READING PASSAGE:
↓

# Fish ID please



## Huff (Jan 17, 2008)

One of my friends sent me this picture, Anyone know what this is?


----------



## 82whaler (Sep 28, 2007)

Lizard Fish


----------



## FLbeachbum (Jul 17, 2008)

I think that's a lizard fish


----------



## fisheye48 (Sep 28, 2007)

looks like a lizard fish...and a decent sized one too


----------



## Kim (Aug 5, 2008)

It's also a great Grouper bait!


----------



## Chris V (Oct 18, 2007)

Yep, the Inshore Lizardfish. I won't say what the shrimpers call them.


----------



## ycanti (Jul 13, 2011)

Bait thief


----------



## stinkeye (Mar 15, 2010)

I caught a few of those down in Mexico on the pacific side by Ixtapa, they have a nasty set of teeth!


----------



## Johnms (Nov 29, 2010)

Kim said:


> It's also a great Grouper bait!


Really? Might hang onto the next one.


----------



## devinsdad (Mar 31, 2010)

↑

EXTRACTED ENTRIES:
↓

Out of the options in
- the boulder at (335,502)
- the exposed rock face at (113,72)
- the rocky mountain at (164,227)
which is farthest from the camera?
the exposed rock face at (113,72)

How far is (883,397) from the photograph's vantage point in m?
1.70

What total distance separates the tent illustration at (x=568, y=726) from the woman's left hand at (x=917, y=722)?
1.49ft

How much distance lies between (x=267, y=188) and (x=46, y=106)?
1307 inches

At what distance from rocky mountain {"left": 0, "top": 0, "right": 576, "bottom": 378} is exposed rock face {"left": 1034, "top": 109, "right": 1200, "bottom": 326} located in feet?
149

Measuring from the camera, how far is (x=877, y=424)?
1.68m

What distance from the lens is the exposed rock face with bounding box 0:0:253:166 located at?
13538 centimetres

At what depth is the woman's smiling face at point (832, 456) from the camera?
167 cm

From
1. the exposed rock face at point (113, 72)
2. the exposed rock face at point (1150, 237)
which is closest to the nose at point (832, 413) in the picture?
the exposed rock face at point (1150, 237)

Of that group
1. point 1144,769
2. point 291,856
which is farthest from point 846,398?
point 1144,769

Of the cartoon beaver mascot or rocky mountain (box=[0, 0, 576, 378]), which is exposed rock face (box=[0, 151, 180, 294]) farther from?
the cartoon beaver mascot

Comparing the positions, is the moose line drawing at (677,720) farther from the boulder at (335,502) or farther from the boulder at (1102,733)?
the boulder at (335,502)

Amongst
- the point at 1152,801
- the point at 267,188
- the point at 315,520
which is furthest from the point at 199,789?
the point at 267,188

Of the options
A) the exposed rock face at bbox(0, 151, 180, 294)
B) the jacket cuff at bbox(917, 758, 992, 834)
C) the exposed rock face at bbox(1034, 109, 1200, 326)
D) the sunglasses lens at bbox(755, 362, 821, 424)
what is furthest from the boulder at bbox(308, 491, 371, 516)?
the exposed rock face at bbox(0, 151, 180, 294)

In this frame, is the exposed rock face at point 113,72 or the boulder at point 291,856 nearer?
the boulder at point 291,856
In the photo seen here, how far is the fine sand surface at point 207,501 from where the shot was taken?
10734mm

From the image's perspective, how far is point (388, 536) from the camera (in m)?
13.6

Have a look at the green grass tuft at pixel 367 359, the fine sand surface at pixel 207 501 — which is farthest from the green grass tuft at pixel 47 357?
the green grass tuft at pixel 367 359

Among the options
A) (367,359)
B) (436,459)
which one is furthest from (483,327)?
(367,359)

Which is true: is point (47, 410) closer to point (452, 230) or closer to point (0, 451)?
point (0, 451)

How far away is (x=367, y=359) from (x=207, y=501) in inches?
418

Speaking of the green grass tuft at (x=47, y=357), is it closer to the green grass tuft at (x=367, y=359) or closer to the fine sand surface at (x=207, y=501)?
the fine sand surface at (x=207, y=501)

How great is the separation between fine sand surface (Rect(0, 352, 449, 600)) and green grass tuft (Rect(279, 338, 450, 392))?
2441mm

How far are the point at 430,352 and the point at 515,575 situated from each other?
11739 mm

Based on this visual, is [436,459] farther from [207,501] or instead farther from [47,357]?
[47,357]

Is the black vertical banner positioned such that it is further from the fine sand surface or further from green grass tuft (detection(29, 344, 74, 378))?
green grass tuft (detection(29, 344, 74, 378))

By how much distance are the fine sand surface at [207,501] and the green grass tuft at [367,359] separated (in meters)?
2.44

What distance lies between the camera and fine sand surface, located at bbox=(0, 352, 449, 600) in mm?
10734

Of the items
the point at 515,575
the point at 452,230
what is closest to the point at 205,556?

↑

PROBLEMS:
- 1) In the fish ID thread, repeat the passage from "## ycanti (Jul" up to and including "set of teeth!".
- 2) In the fish ID thread, why does Johnms say he might hang onto the next one? Answer in one to three sentences.
- 3) Continue the fish ID thread from where it stops.

RESULTS OF THE TASKS:
- 1)
## ycanti (Jul 13, 2011)

Bait thief


----------



## stinkeye (Mar 15, 2010)

I caught a few of those down in Mexico on the pacific side by Ixtapa, they have a nasty set of teeth!

- 2) Johnms is replying to Kim's post, which he quotes: "It's also a great Grouper bait!" Because Kim said the fish makes great Grouper bait, he might keep the next one instead of letting it go.

- 3)
Chris V- I used to work on a shrimp boat off the Texas Coast as a kid and was the one always to laugh when the old verteran shrimper deckhands called them by their slang-name.
Too funny! Won't post it here but it is still funny!


----------



## Jighead (Feb 11, 2009)

Gulp tail remover


----------



## aquatic argobull (Mar 2, 2009)

Caught 2 on "gotcha" lures yesterday. I've never seen them before then. They were not even twice the size as the gotcha...


----------



## WW2 (Sep 28, 2007)

I have caught one the same size on a stretch 25.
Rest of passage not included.